WHAT THE EXERCISE ASKS:
Every line below should be set down exactly as it appears.

GIVEN RECORDS:

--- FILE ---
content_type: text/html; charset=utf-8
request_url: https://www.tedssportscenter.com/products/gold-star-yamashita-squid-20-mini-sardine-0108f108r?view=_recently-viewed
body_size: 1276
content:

FINISHED TASK:
--- FILE ---
content_type: text/html; charset=utf-8
request_url: https://www.tedssportscenter.com/products/gold-star-yamashita-squid-20-mini-sardine-0108f108r?view=_recently-viewed
body_size: 1276
content:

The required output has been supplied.